## Written exercise
Retype each of the following items word for word, keeping every line as it appears.

((

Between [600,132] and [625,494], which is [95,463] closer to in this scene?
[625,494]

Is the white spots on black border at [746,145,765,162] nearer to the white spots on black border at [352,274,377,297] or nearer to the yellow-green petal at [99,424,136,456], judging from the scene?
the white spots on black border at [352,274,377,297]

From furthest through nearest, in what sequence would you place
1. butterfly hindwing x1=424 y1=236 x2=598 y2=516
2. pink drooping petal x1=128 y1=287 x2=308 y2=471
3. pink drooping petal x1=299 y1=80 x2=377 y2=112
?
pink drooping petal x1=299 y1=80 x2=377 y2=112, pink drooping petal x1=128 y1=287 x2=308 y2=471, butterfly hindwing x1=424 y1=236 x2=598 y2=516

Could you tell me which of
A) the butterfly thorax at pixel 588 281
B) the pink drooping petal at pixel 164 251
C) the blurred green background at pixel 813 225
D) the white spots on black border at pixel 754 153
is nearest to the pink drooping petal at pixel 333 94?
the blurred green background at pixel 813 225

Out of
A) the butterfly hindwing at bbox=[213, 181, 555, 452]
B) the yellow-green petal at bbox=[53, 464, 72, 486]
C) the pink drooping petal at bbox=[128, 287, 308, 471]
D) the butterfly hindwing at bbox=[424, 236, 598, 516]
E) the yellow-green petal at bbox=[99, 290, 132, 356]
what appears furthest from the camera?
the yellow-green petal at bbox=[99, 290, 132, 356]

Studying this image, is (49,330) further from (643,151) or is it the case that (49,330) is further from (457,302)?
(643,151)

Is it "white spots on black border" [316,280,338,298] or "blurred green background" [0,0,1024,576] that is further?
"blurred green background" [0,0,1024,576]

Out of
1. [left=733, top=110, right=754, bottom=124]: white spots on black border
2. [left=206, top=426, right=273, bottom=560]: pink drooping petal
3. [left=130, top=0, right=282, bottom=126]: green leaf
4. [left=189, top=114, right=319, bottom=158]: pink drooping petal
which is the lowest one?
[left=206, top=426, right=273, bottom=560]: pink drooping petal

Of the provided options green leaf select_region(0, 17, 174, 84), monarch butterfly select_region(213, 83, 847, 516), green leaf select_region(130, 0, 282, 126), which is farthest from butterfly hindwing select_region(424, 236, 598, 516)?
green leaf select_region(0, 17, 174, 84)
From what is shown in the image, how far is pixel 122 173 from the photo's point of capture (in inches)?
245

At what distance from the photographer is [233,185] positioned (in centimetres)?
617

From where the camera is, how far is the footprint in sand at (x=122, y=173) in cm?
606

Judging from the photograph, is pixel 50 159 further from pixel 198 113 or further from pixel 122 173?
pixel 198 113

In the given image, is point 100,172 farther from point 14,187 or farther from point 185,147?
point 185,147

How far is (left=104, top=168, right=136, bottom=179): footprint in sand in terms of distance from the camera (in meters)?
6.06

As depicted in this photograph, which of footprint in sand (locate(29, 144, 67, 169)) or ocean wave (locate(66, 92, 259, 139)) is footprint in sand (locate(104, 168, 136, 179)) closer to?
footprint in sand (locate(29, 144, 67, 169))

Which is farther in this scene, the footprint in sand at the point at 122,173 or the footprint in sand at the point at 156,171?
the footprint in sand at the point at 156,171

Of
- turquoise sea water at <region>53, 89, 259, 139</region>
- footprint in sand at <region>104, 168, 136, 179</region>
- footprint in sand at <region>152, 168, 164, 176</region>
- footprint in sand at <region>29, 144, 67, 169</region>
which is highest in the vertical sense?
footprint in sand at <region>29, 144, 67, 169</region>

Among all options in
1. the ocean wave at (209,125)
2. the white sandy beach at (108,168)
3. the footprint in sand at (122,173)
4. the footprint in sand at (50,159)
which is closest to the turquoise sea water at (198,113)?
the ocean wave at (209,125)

))

## Response to this exercise
Between [600,132] and [625,494], which is [95,463] closer to in this scene?
[625,494]

Is the white spots on black border at [746,145,765,162] nearer to the white spots on black border at [352,274,377,297] or nearer to the yellow-green petal at [99,424,136,456], judging from the scene?
the white spots on black border at [352,274,377,297]

From furthest through nearest, in what sequence would you place
1. butterfly hindwing x1=424 y1=236 x2=598 y2=516
2. pink drooping petal x1=128 y1=287 x2=308 y2=471
3. pink drooping petal x1=299 y1=80 x2=377 y2=112
?
pink drooping petal x1=299 y1=80 x2=377 y2=112, pink drooping petal x1=128 y1=287 x2=308 y2=471, butterfly hindwing x1=424 y1=236 x2=598 y2=516

Could you tell me which of
A) the butterfly thorax at pixel 588 281
B) the pink drooping petal at pixel 164 251
C) the blurred green background at pixel 813 225
D) the white spots on black border at pixel 754 153
is nearest to the pink drooping petal at pixel 333 94?
the blurred green background at pixel 813 225

Out of
A) the butterfly hindwing at bbox=[213, 181, 555, 452]
B) the yellow-green petal at bbox=[53, 464, 72, 486]
C) the pink drooping petal at bbox=[128, 287, 308, 471]
D) the butterfly hindwing at bbox=[424, 236, 598, 516]
E) the yellow-green petal at bbox=[99, 290, 132, 356]
what appears furthest from the camera?
the yellow-green petal at bbox=[99, 290, 132, 356]

Studying this image, is (49,330) further from (643,151) or is it the case that (49,330) is further from (457,302)?
(643,151)

Is it "white spots on black border" [316,280,338,298] or "blurred green background" [0,0,1024,576] that is further?
"blurred green background" [0,0,1024,576]

Out of
1. [left=733, top=110, right=754, bottom=124]: white spots on black border
2. [left=206, top=426, right=273, bottom=560]: pink drooping petal
3. [left=130, top=0, right=282, bottom=126]: green leaf
4. [left=189, top=114, right=319, bottom=158]: pink drooping petal
which is the lowest one?
[left=206, top=426, right=273, bottom=560]: pink drooping petal

Of the provided options green leaf select_region(0, 17, 174, 84), monarch butterfly select_region(213, 83, 847, 516), green leaf select_region(130, 0, 282, 126), which is farthest from butterfly hindwing select_region(424, 236, 598, 516)?
green leaf select_region(0, 17, 174, 84)
From what is shown in the image, how far is pixel 122 173 from the photo's point of capture (in inches)?
245

At what distance from the photographer is [233,185] positioned (in centimetres)?
617

From where the camera is, how far is the footprint in sand at (x=122, y=173) in cm?
606

Judging from the photograph, is pixel 50 159 further from pixel 198 113 or further from pixel 122 173?
pixel 198 113

In the given image, is point 100,172 farther from point 14,187 or farther from point 185,147?
point 185,147

How far is (left=104, top=168, right=136, bottom=179): footprint in sand in terms of distance from the camera (in meters)?
6.06

As depicted in this photograph, which of footprint in sand (locate(29, 144, 67, 169)) or ocean wave (locate(66, 92, 259, 139)) is footprint in sand (locate(104, 168, 136, 179)) closer to?
footprint in sand (locate(29, 144, 67, 169))

Which is farther in this scene, the footprint in sand at the point at 122,173 or the footprint in sand at the point at 156,171?
the footprint in sand at the point at 156,171

Of
- turquoise sea water at <region>53, 89, 259, 139</region>
- footprint in sand at <region>104, 168, 136, 179</region>
- footprint in sand at <region>152, 168, 164, 176</region>
- footprint in sand at <region>29, 144, 67, 169</region>
which is highest in the vertical sense?
footprint in sand at <region>29, 144, 67, 169</region>

Among all options in
1. the ocean wave at (209,125)
2. the white sandy beach at (108,168)
3. the footprint in sand at (122,173)
4. the footprint in sand at (50,159)
which is closest to the turquoise sea water at (198,113)?
the ocean wave at (209,125)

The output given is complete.